• [PROVIDED TEXT]

What do maraschino cherries, Pizza Pockets, and Pop Tarts all have in common? They’re considered essential, non-taxable items according to the Government of Canada. Want to know what’s not considered essential? Those absolutely essential items I use to stop my very non-optional period that comes along every month from leaking all over the place and all over you nice people.
That’s right ... tampons, pads, diva cups, and panty liners are items I can simply choose to take or leave, according to our elected officials, and because of that, I (and all Canadian women who rely on them, unless they’re still using grandma’s cloth pads method) must pay the 5 per cent GST on them.
“In 2014, it’s estimated that approximately 17,876,392 Canadian women between the ages of 12–49 spent about $519,976,963.00 on menstrual hygiene products,” explains the No Tax on Tampons petition currently circulating. “That means the government collected approximately $36,398,387.00 in government sales taxes because our uteruses did what they do naturally.”

• [STORED DATA]
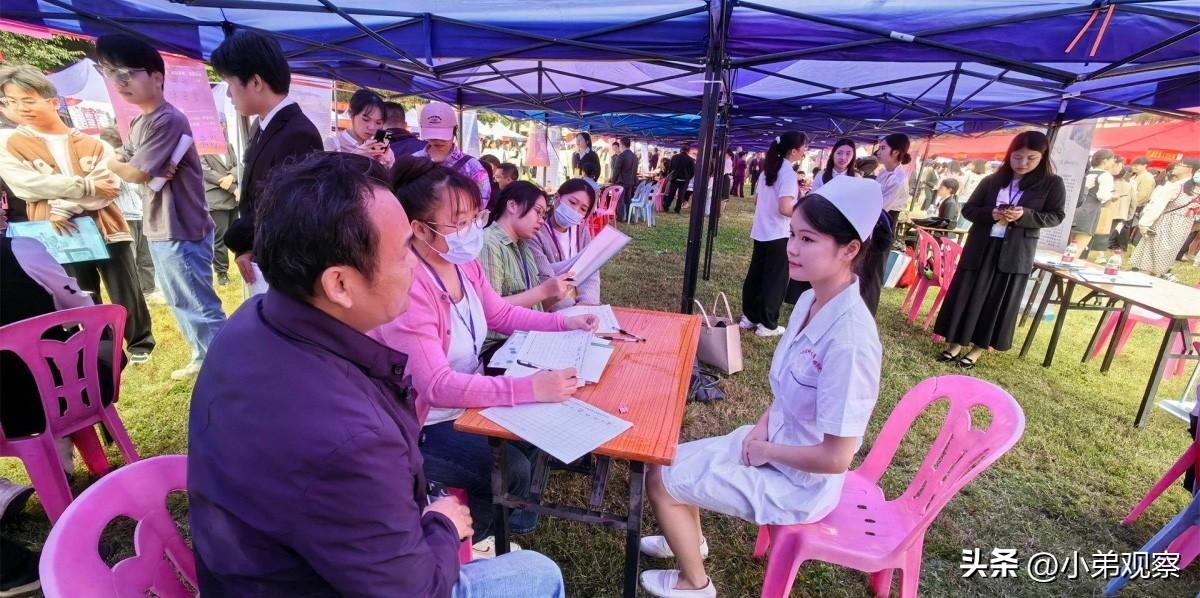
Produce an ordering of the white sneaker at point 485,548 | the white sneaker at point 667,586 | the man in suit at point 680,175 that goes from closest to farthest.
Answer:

• [EXERCISE SET]
**1.** From the article on sales tax for menstrual products, list every menstrual hygiene product named as being subject to the GST.
**2.** Answer these from the article on sales tax for menstrual products:
(a) What percentage GST is charged on menstrual hygiene products?
(b) What is the name of the petition that is quoted?
(c) About how much in government sales taxes was collected on these products in 2014?

• [SOLUTIONS TO EACH TASK]
**1.**
- Tampons
- Pads
- Diva cups
- Panty liners

**2.**
(a) 5 per cent
(b) No Tax on Tampons
(c) Approximately $36,398,387.00